Sur notre Terre, ils proposent quelques hochets technologiques (énergie renouvelable, vaisseaux intersidéraux, ingénierie planétaire...) tout en poussant à la création d'une véritable fédération mondiale. Évidemment, certains jeunes gens plutôt en problème avec eux-mêmes (le syndrome James Dean dans
La Fureur de vivre en somme) profitent honteusement de l'aura des Vagabonds en se faisant passer pour l'un des leurs auprès des petites nanas. Comme Kyle, transformé en tombeur par la magie du mot « vagabond ».
La Voie terrestre est le troisième roman de Robert Reed publié en France, après
La Jungle hormone et
Le Lait de la chimère, et avant
Le Voile de l'espace. Reed est très certainement l'un des auteurs les plus intéressants qui aient été révélés ces dernières années, même s'il ne possède ni l'envergure ni le charisme d'un
Dan Simmons ou d'un
lain Banks. Mais aucun de ses livres n'est banal. Et comme le souligne son éditeur, chaque fois que Reed empoigne un motif déjà bien usé (songez aux innombrables univers parallèles peuplant la SF), il le manipule et le renouvelle considérable ment.

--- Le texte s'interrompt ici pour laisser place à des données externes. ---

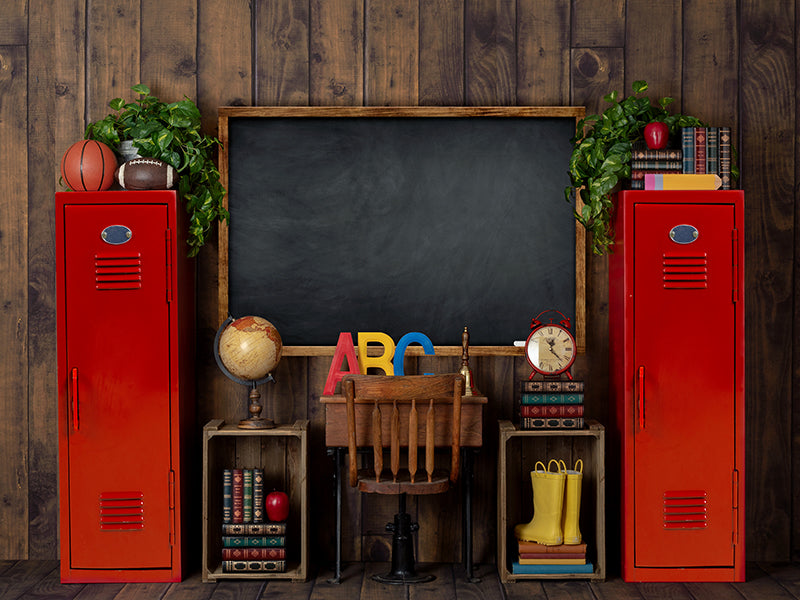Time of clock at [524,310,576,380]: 12:22
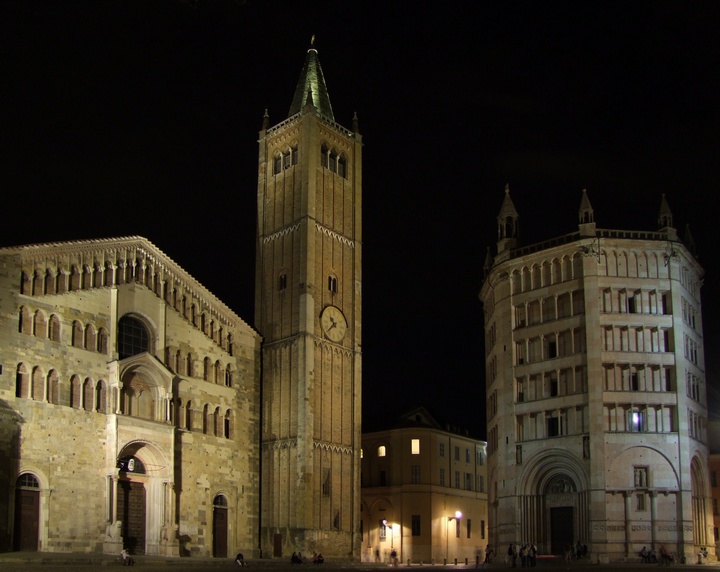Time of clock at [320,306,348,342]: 10:37
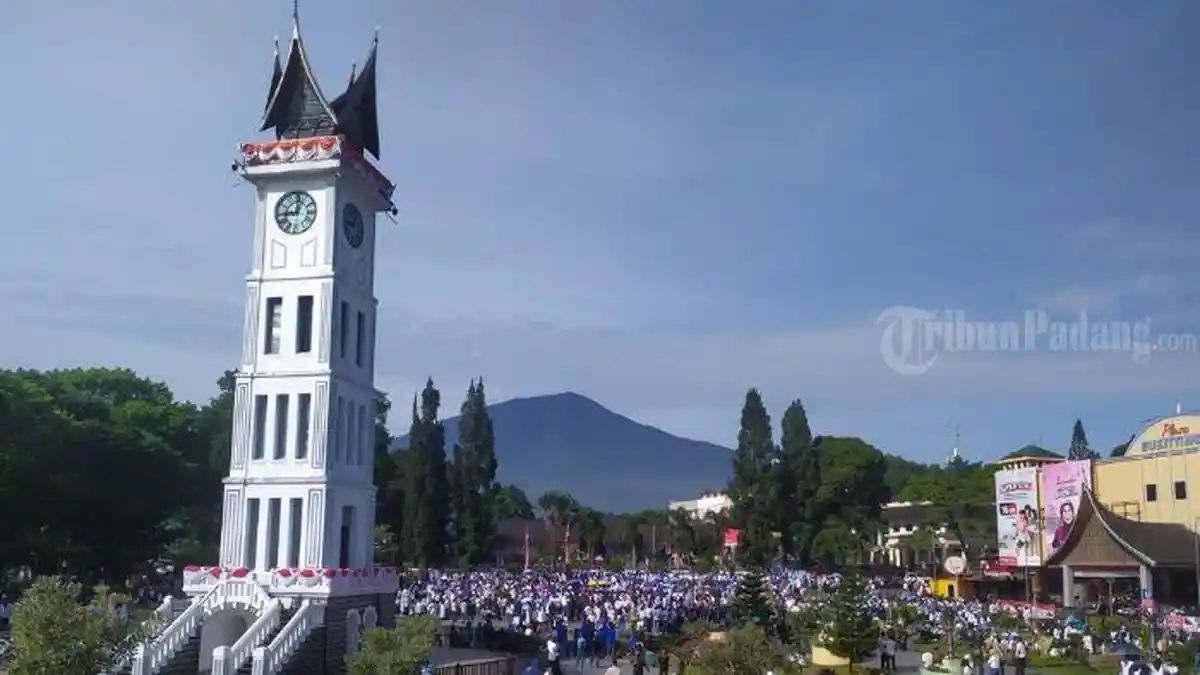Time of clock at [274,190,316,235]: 9:01
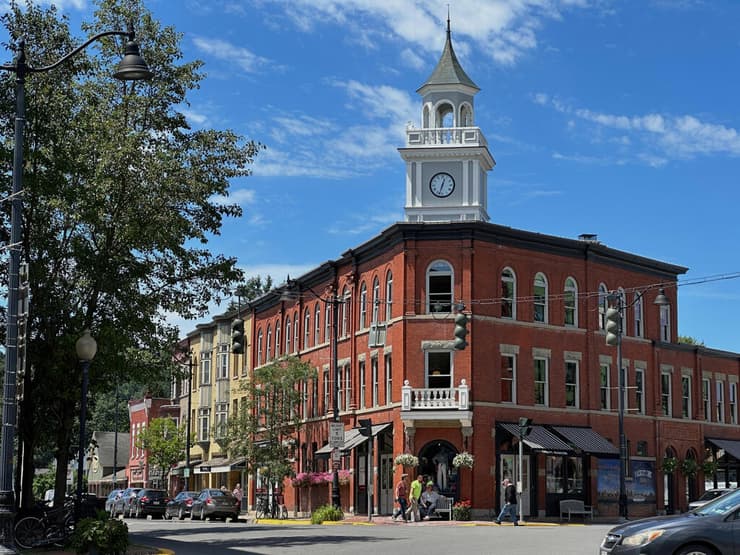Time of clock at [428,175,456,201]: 12:32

Kyle sera pris en otage, en compagnie de Jy (la « Resplendissante » supérieure charismatique des Vagabonds) et de quelques autres, par un renégat nommé Moliak, ancien collaborateur de Jy. Ils filent au long de la Clarté, survolant des Terres toutes différentes. On découvre alors que les univers ne sont pas agencés au hasard le long de la voie : leur succession répond à une logique, qui n'est ni mécanique ni spatiale. Comme le souligne Klein dans sa préface, « la morale devient une dimension de l'espace ». D'un côté les Terres paradisiaques, de l'autre les infernales. Voilà un beau retournement de motif éculé ! Notre propre place dans le classement, Reed se montrant lucide, est évidemment assez médiocre.
Hitchcock, je pense, a établi la loi selon laquelle plus le méchant est réussi, meilleure est l'histoire. Avec Moliak, Reed en a construit un qui peut répondre à ce critère, mais dans le même temps il nous l'offre crédible et motivé. Dans son passé, Moliak s'est trouvé en présence du mal. Du Mal absolu, nouvel archétype : les inTrouvés, version absolument pervertie (si c'est possible) de l'humanité, qui ne se sont pas autodétruits ni n'ont évolué vers une conscience meilleure. En permanence, les inTrouvés vivaient dans le mal, la guerre totale, l'enfer. Moliak les détruit, contrevenant à toutes les règles des Vagabonds. Mais les a-t-il détruits ? Et s'ils existent ailleurs, d'où viennent-ils ? Moliak décide de couper en deux la Clarté, en utilisant un « déclencheur » que Jy porte en elle.
Tout récit doit comporter une conclusion, et parfois celle-ci constitue son point faible. C'est souvent le problème des livres que l'on n'a pas envie de quitter : aucune fin ne semble satisfaisante. Ici, la solution de la crise est peut-être, comment dire, trop rapide ? En revanche, Reed est de ceux qui proposent une vision riche et développée, ce n'est pas si fréquent. Enfin, sa manière gourmande de conter les perversions de l'esprit des individus ferait pardonner bien des faiblesses. « Tout le monde est monstrueux » semble être le message. Mais certains luttent contre eux-mêmes, telle Jy.